» EXTRACT PROVIDED
========

I recently picked up one of the magfences from Carter and I love it. It is so easy to position the fence and then activate the magnets to lock it into place. 

I have seen that you can buy just he magnets and use those in your own fence build. I also have a feather board with the same magnets and love using it in the band saw, table saw, and even the jointer.


----------



## Malamute (Jan 30, 2013)

Wow Woodnthings that is some pretty quick and easy work. Looks like it would be effective until I can make something more permanent. I'll look at it Masterjer, my goal is to not spend a fortune on one.


----------



## biggeorge50 (Apr 27, 2009)

I just use a straight board clamped to the table.


----------



## Malamute (Jan 30, 2013)

I actually think I will just do the same. I probably won't resaw too often but needed the height for something else. I would like to have a larger table size on the saw though since I will be cutting larger pieces, does anyone have any ideas for that?

Thank you by the way for the info, it helped me realize how simple the solution was!


----------



## Al B Thayer (Dec 10, 2011)

Malamute said:


> I actually think I will just do the same. I probably won't resaw too often but needed the height for something else. I would like to have a larger table size on the saw though since I will be cutting larger pieces, does anyone have any ideas for that?
> 
> Thank you by the way for the info, it helped me realize how simple the solution was!


Actually the fence is only part of what is needed to resaw. The right blade makes a big difference. Without it, resawing with a fence is almost impossible.

Al

Nails only hold themselves.


----------



## Malamute (Jan 30, 2013)

What blades are recommended for resawing? Is there one that can be used for both general purpose cutting as well as resawing?


----------



## Al B Thayer (Dec 10, 2011)

Malamute said:


> What blades are recommended for resawing? Is there one that can be used for both general purpose cutting as well as resawing?

========

» RAW DATA
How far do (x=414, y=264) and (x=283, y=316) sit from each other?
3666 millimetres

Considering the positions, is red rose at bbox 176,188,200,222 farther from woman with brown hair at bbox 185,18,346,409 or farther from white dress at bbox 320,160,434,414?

========

» WORK TO DO
1 > In the band saw thread, what is the stretch from "Actually the fence" through "is almost impossible."? Give it again word for word.
2 > In the band saw thread, what does biggeorge50 say he uses as a fence?
Answer from the band saw thread alone, not the lines.

» TASK-BY-TASK RESULTS
1 >
Actually the fence is only part of what is needed to resaw. The right blade makes a big difference. Without it, resawing with a fence is almost impossible.

2 > A straight board clamped to the table.